Il provvedimento di cui oggi si discute volge proprio in tal senso dal momento che disciplina in modo puntuale e sistematico l'ambito di applicazione con una descrizione puntuale cosa debba intendersi per materiale gemmologico, materiale gemmologico naturale, materiale gemmologico trattato, materiale gemmologico sintetico, materiale gemmologico artificiale, materiale gemmologico composito, materiale gemmologico agglomerato o impastato, vetro artificiale, perla o perla naturale, perla coltivata o di coltura con o senza nucleo, imitazione di perla o perla imitazione (articoli 1 e 2).
È inoltre previsto che ai materiali così descritti vengano applicate apposite denominazioni (articolo 4) e che le stesse debbano essere indicate su tutti i documenti commerciali o pubblicitari che si riferiscono al prodotto, nonché sulle eventuali etichette o cartellini che lo accompagnano e sono le uniche denominazioni che possono essere usate, anche verbalmente, per indicare i prodotti. (articolo 7).
Ciò vale anche nel caso in cui i prodotti vengano venduti all'incanto, anche se derivanti da operazioni di credito su pegno, da antiquari o mediante una tecnica di comunicazione a distanza (articolo 8).
Verranno attivati onde rispondere all'esigenza di una sempre maggiore conoscenza e qualificazione dei soggetti interessati da parte del Ministero dello sviluppo economico campagne di comunicazione e dalle regioni corsi di qualificazione all'esito dei quali verrà rilasciato un apposito attestato (articolo 9).
Viene inoltre garantita un'efficace forma di tutela per gli utenti finali, consistente nella possibilità, offerta all'acquirente, di richiedere al venditore una dichiarazione in cui siano descritti i materiali gemmologici venduti siano essi sfusi o montati.
Tale tutela risulta rafforzata dal fatto che tale dichiarazione dovrà essere rilasciata obbligatoriamente in caso di vendite a distanza o al di fuori dei locali commerciali e dovrà sempre contenere l'indicazione del Paese dal quale è originata l'ultima importazione in Italia (articolo 10).
Qualora occorresse invece accertare la correttezza della dichiarazione si potrà Pag. 68ricorrere ai laboratori autorizzati a rilasciare le apposite certificazioni (articolo 12).
Infine vengono previste sanzioni amministrative pecuniarie per chi viola le norme di cui al presente provvedimento.
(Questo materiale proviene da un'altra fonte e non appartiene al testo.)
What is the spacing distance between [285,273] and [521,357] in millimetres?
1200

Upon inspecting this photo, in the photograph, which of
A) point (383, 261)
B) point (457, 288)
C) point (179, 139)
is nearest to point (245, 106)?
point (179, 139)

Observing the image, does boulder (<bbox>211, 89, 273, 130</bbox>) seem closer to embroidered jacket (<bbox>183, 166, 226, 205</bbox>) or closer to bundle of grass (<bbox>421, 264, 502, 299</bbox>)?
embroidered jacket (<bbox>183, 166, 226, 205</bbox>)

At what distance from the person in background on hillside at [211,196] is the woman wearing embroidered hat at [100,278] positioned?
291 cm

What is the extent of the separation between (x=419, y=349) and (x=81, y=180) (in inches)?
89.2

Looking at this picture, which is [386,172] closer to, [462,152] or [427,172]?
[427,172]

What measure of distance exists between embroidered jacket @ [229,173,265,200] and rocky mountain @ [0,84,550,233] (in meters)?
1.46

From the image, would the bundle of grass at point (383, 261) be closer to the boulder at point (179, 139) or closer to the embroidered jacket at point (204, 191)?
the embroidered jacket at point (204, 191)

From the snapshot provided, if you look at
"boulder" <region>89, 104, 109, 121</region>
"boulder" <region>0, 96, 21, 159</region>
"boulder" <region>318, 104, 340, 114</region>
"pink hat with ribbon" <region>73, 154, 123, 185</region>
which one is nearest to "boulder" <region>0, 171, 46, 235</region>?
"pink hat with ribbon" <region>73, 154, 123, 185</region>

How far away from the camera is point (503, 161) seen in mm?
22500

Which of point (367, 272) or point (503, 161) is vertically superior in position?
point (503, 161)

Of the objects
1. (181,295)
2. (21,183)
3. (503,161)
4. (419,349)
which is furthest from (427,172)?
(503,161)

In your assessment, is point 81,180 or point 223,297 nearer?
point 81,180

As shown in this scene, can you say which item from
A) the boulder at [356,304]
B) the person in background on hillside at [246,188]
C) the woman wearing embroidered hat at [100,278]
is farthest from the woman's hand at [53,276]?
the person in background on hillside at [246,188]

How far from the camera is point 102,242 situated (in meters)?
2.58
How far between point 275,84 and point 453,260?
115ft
In un'ottica volta ad ostacolare la concorrenza sleale italiana e straniera sussistente in tale settore ritengo che il provvedimento oggi in discussione rechi quelle norme adatte a colmare il vuoto legislativo onde impedire il manifestarsi di quei comportamenti scorretti o illeciti che, colpendo gli operatori, arrecano danni gravissimi all'intero settore che costituisce, tra l'altro, una voce importante nella nostra bilancia dei pagamenti.
Un settore quale quello gemmologico che è in continua evoluzione impone la conoscenza e la corretta descrizione dei materiali lavorati quale sinonimo di quella alta professionalità che ha contraddistinto e continua a contraddistinguere i tanti artigiani e piccoli imprenditori grazie ai quali non solo il settore della gioielleria può vantare di essere uno dei rami di notevole rilievo per l'economia del nostro Paese ma i cui prodotti, apprezzati in tutto il mondo, ci consentono di mantenere quella posizione di prestigio che il Made in Italy orafo ha saputo conquistare nel mondo.
Garantire gli operatori e, al contempo, gli stessi consumatori, onorevoli colleghi, significa privilegiare la qualità dei prodotti rispetto al maggior profitto immediato di chi, approfittandosi della nebulosità dell'informazione esistente in tale settore, vuole solo danneggiare l'intera professione creando negli stessi consumatori una sfiducia nei confronti dell'intero comparto.
Per concludere, onorevoli colleghi, auspico che il provvedimento in esame possa trovare il più ampio consenso possibile.